Thats what I thought I said but my mind is shot!


----------



## smith family kennels (Jan 10, 2009)

lmao............


----------



## nate (Oct 15, 2008)

hell i got scared for a second my bulldog loving ass tried to pet lilbit and she didnt like that and tia got upset at her(she is a dady's girl to) i just glad laura had a grip i think would have cried like a lil girl if they had locked up 
imo the 2 best looking bitch dog's there (most where over weight or they werent worked so the got one cup a day ) i am tring to judge but i am who i am .I dont even let my satffy get that fat and it's the dog's fault your an lazy pos feed them .
and that why we dont go to fun shows much i can deal with a dog that a little heavy but one thats not geting feed mmmmmmm yeah i am sure you know what i saying

and sadie i  realy was looking foward to meeting you i owe you a huge 
now i dont  i got stood up like a fat chick on porm night lol i hope you feel better


----------



## Sadie (Jun 18, 2008)

nate said:


> hell i got scared for a second my bulldog loving ass tried to pet lilbit and she didnt like that and tia got upset at her(she is a dady's girl to) i just glad laura had a grip i think would have cried like a lil girl if they had locked up
> imo the 2 best looking bitch dog's there (most where over weight or they werent worked so the got one cup a day ) i am tring to judge but i am who i am .I dont even let my satffy get that fat and it's the dog's fault your an lazy pos feed them .
> and that why we dont go to fun shows much i can deal with a dog that a little heavy but one thats not geting feed mmmmmmm yeah i am sure you know what i saying
> 
> ...


Hahahaha!!! I am sorry nate I wanted to meet all you guys too!!! I can't believe I got the damn flu  I am still sick as a dog... But don't worry we will def meet up at the next one ...


----------



## Pitwoman (Aug 18, 2008)

That would be velli2008 or Ashley, I'll pm her if you want me too or you can :roll:


----------



## smith family kennels (Jan 10, 2009)

i got em all thanks though marty sent me a pm telling me they were up


----------



## Marty (Dec 10, 2005)

Thanks to velli2008 or Ashley I have a few more pics of lilbit to share...

→ **EXERCISE DETAILS**:
Reproduce word for word the stretch of the dog-show forum thread from "Hahahaha!!! I am" through "next one ...".

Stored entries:
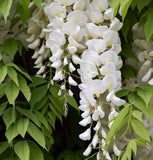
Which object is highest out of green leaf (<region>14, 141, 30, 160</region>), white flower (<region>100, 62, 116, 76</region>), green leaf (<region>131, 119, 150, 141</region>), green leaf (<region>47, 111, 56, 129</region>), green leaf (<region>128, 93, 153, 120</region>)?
white flower (<region>100, 62, 116, 76</region>)

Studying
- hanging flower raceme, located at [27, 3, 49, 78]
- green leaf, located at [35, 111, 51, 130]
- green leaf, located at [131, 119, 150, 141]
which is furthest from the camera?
hanging flower raceme, located at [27, 3, 49, 78]

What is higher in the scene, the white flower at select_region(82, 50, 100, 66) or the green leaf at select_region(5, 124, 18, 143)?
the white flower at select_region(82, 50, 100, 66)

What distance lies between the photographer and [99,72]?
0.94m

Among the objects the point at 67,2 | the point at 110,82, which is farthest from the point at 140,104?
the point at 67,2

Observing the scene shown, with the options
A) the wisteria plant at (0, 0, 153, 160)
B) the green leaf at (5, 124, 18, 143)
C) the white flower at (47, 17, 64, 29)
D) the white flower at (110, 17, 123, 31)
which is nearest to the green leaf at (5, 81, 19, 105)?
the wisteria plant at (0, 0, 153, 160)

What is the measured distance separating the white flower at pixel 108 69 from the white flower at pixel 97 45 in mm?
68

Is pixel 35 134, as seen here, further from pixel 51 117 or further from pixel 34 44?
pixel 34 44

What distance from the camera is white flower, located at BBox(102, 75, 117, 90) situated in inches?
34.5

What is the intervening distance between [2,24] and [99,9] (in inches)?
18.0

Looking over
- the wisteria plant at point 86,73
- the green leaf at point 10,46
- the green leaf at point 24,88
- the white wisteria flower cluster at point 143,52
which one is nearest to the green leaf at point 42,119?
the wisteria plant at point 86,73

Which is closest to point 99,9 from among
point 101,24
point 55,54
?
point 101,24

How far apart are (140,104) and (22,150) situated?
377 mm

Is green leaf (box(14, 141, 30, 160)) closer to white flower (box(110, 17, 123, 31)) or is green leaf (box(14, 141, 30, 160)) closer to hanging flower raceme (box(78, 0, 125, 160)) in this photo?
hanging flower raceme (box(78, 0, 125, 160))

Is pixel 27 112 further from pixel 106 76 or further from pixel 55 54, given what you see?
pixel 106 76
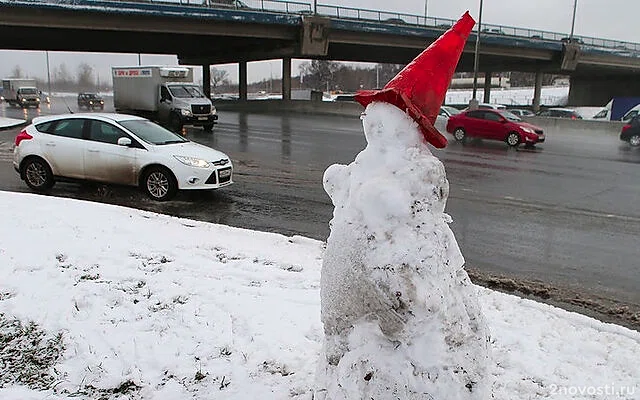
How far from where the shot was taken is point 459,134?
23.2 m

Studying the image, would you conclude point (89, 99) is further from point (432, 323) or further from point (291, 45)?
point (432, 323)

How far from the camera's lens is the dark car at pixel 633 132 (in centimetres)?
2328

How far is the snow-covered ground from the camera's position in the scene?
348 cm

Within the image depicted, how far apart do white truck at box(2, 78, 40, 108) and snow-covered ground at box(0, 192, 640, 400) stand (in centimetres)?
4804

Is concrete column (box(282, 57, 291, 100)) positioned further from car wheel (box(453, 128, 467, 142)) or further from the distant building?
the distant building

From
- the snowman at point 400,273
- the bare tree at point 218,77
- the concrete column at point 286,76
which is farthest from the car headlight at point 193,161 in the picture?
the bare tree at point 218,77

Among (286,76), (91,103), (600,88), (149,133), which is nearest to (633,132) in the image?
(149,133)

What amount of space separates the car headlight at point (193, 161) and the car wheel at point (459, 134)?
1572 cm

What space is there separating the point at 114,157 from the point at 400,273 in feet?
29.3

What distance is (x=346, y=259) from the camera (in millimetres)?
2334

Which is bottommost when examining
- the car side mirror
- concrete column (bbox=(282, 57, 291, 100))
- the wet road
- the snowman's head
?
the wet road

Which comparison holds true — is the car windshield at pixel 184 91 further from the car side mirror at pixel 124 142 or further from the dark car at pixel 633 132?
the dark car at pixel 633 132

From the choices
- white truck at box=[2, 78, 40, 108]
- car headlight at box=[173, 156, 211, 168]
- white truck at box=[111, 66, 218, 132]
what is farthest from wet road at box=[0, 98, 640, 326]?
white truck at box=[2, 78, 40, 108]

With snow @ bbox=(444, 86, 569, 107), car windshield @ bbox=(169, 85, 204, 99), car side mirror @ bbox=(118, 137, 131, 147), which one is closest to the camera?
car side mirror @ bbox=(118, 137, 131, 147)
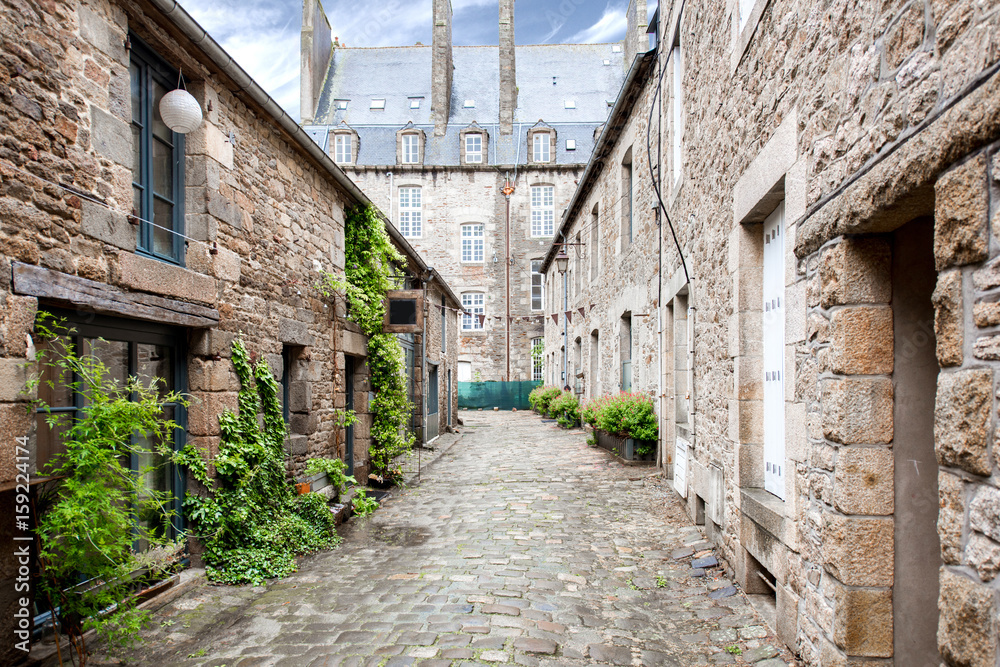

→ **EXERCISE RESULT**:
Hahahaha!!! I am sorry nate I wanted to meet all you guys too!!! I can't believe I got the damn flu  I am still sick as a dog... But don't worry we will def meet up at the next one ...